____ Records shown

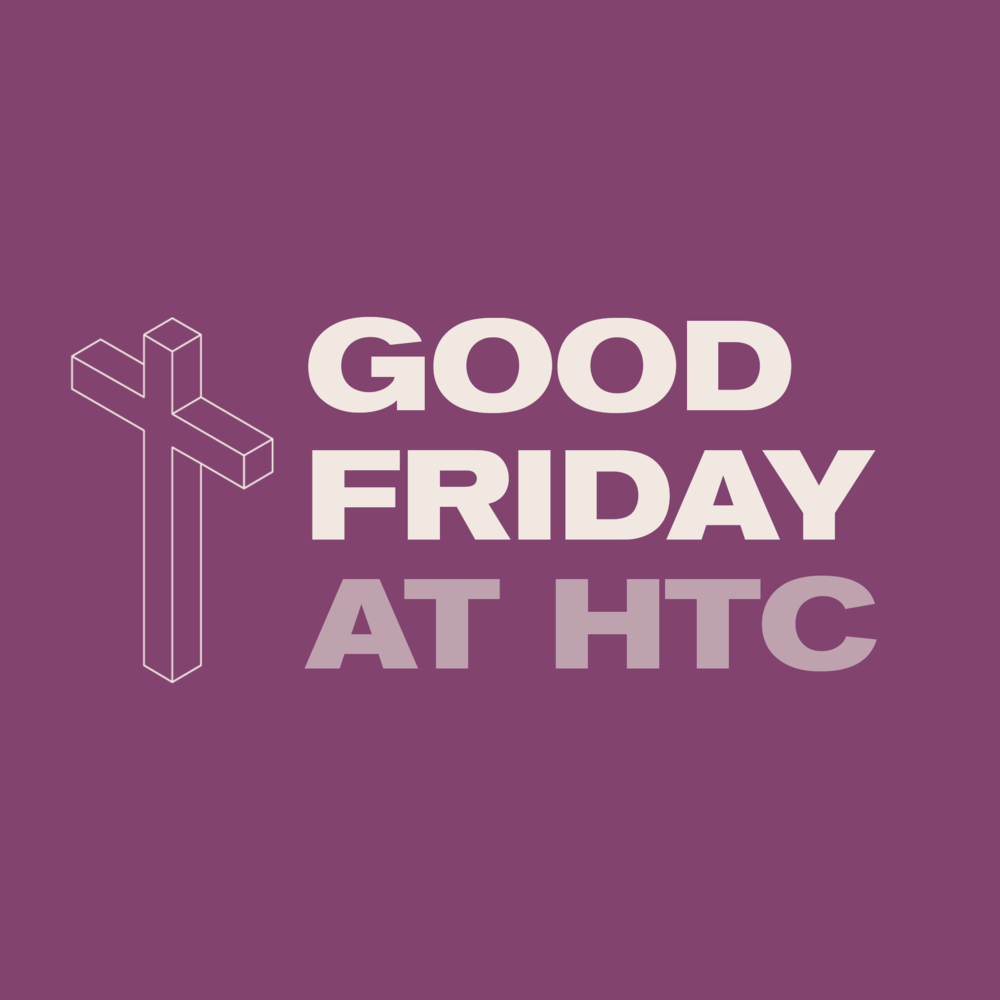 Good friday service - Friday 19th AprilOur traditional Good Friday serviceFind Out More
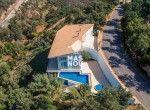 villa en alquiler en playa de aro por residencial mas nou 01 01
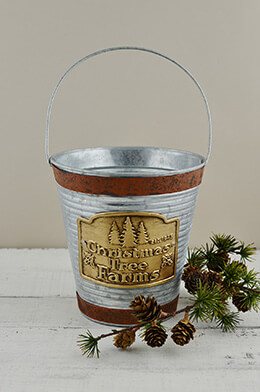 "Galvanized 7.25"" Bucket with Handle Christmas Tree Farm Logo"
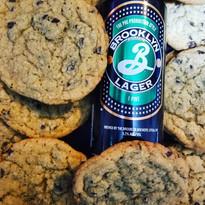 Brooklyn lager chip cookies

________
____ Records shown

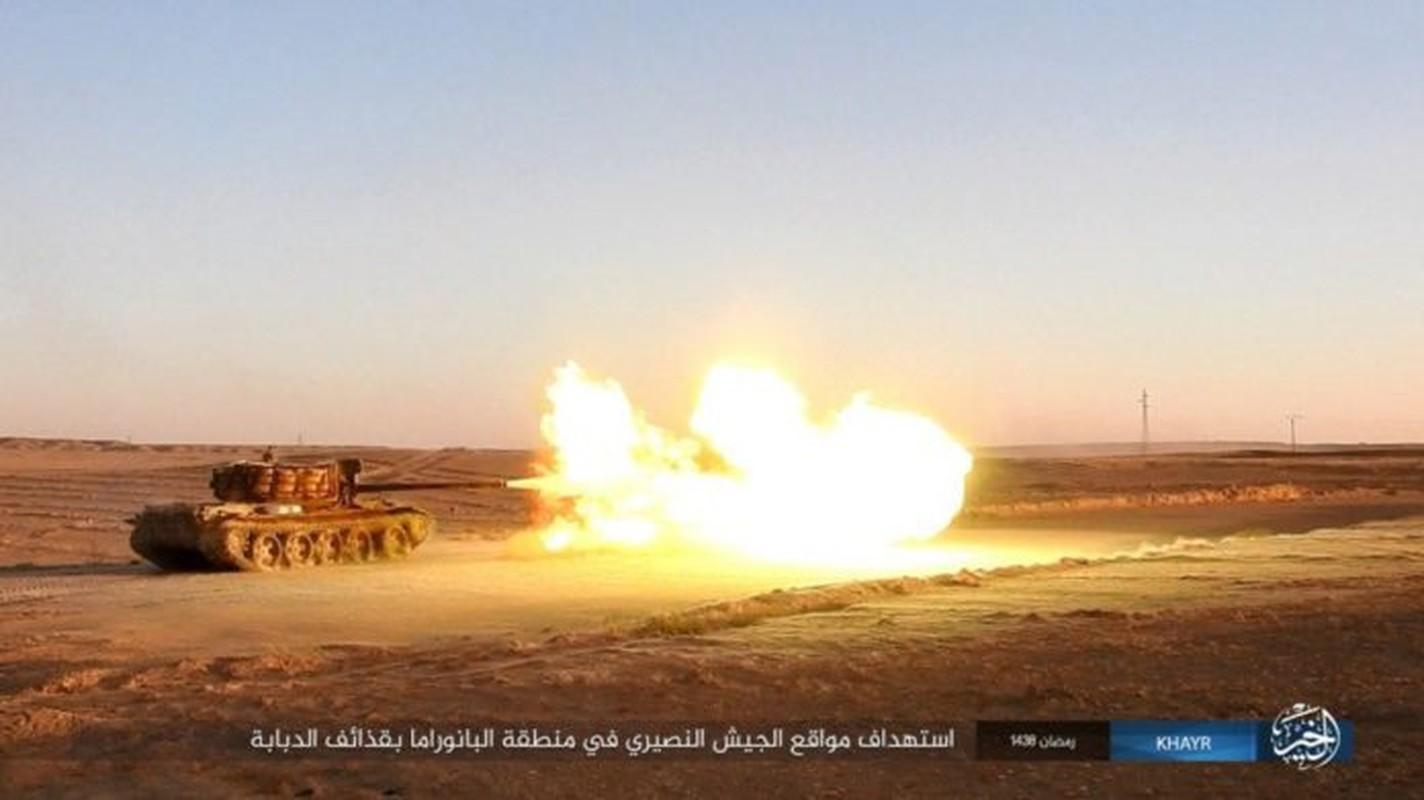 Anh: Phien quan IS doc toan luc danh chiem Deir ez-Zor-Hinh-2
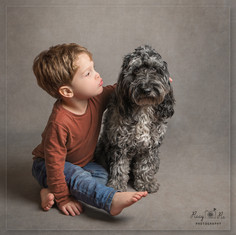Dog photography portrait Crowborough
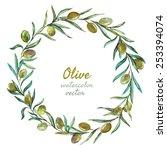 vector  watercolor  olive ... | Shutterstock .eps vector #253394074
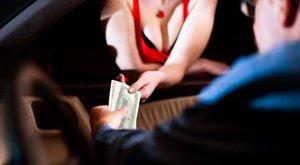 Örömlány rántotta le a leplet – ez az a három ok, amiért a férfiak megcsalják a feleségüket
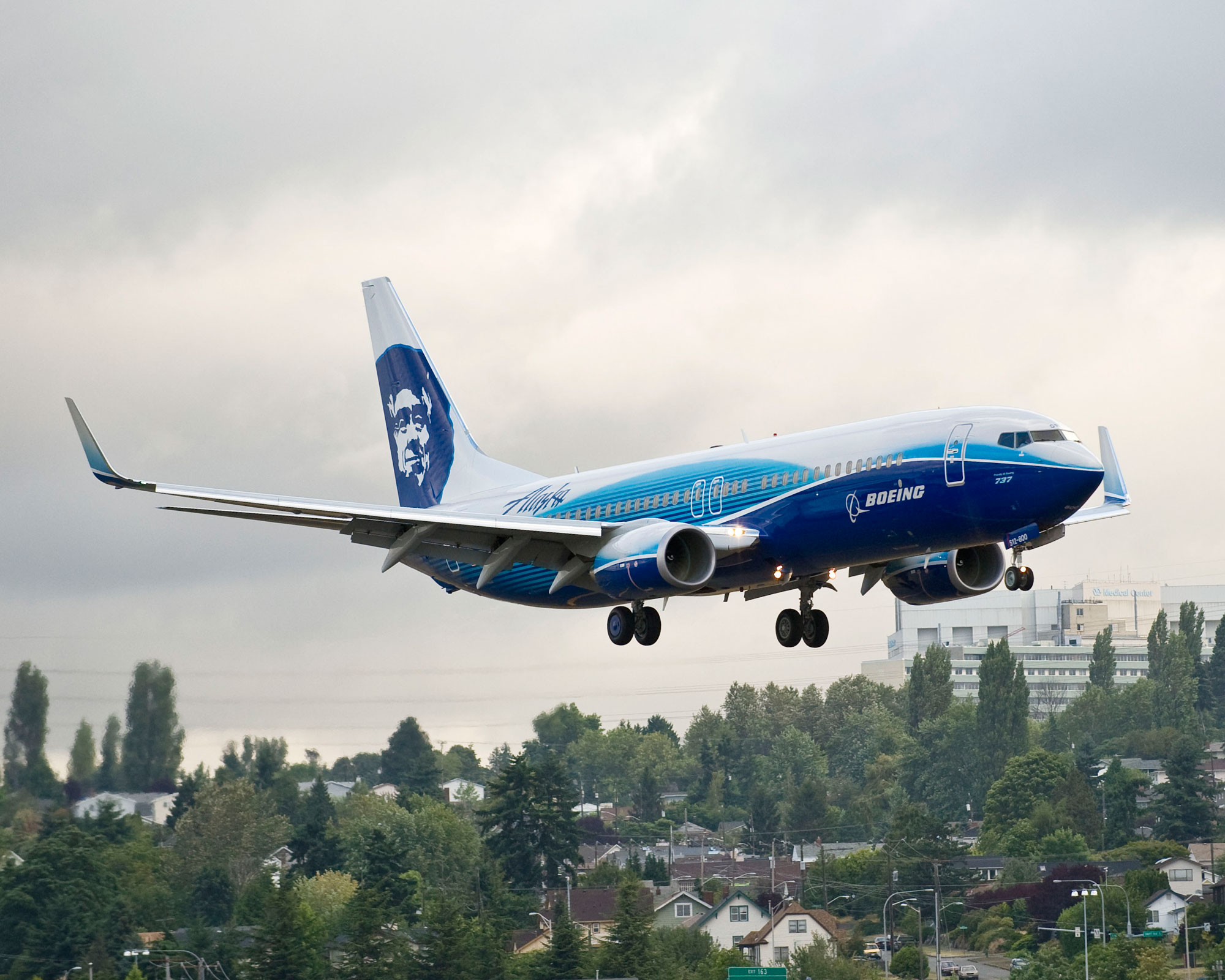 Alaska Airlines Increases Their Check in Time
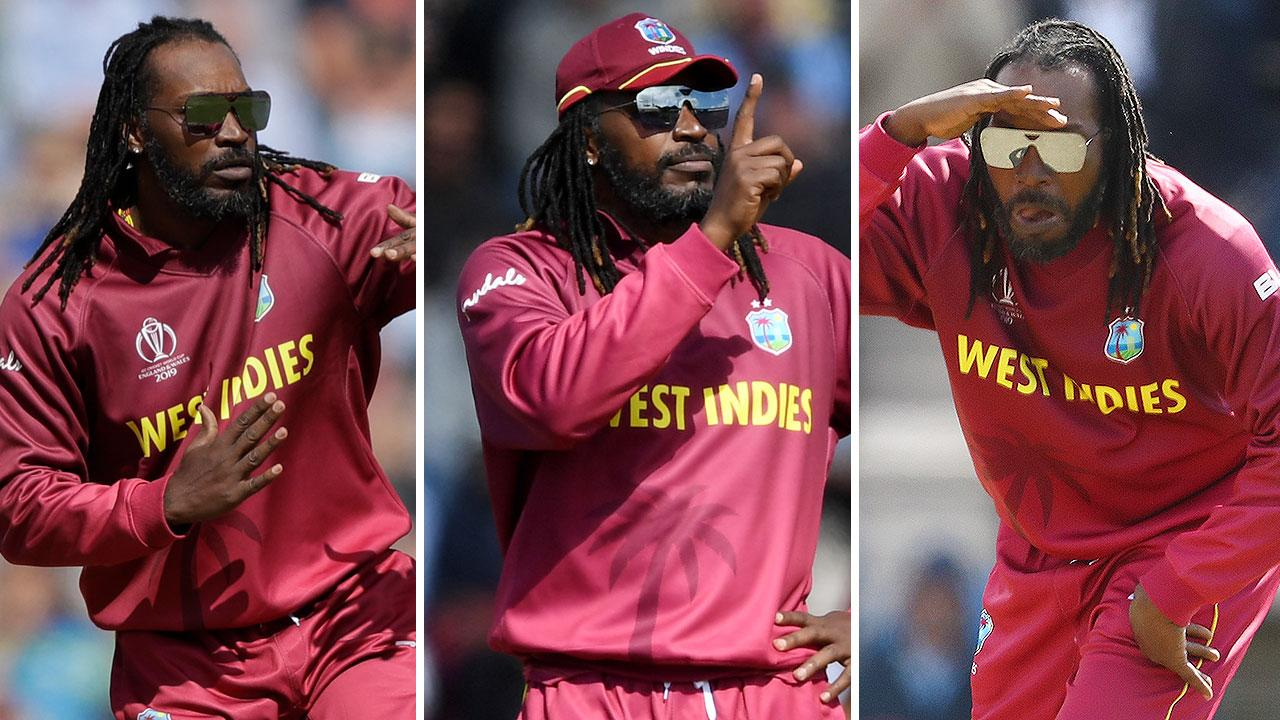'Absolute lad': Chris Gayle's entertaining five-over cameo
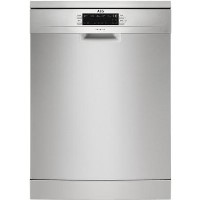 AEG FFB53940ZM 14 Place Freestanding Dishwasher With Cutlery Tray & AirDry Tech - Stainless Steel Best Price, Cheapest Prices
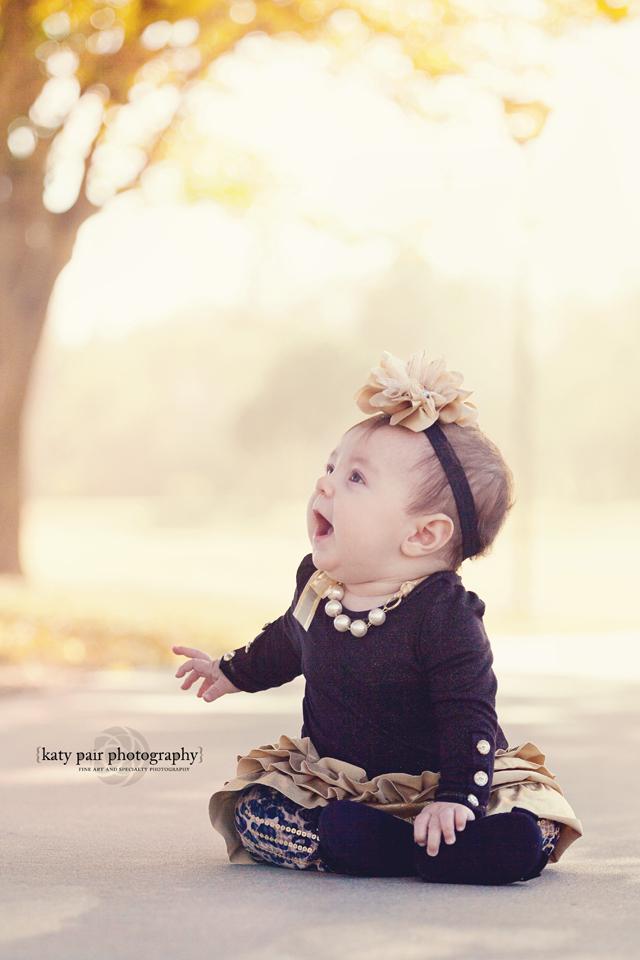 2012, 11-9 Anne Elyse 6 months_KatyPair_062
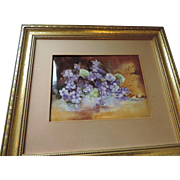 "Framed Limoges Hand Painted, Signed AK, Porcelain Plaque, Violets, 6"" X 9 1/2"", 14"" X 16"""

________

§ **Problem details**: Go back to the listing above and reproduce, exactly, the stretch from the line bearing "Good friday service - Friday" through the line bearing "Brooklyn lager chip cookies", without its pictures.

§ **Solution to this problem**:
 Good friday service - Friday 19th AprilOur traditional Good Friday serviceFind Out More
 villa en alquiler en playa de aro por residencial mas nou 01 01
 "Galvanized 7.25"" Bucket with Handle Christmas Tree Farm Logo"
 Brooklyn lager chip cookies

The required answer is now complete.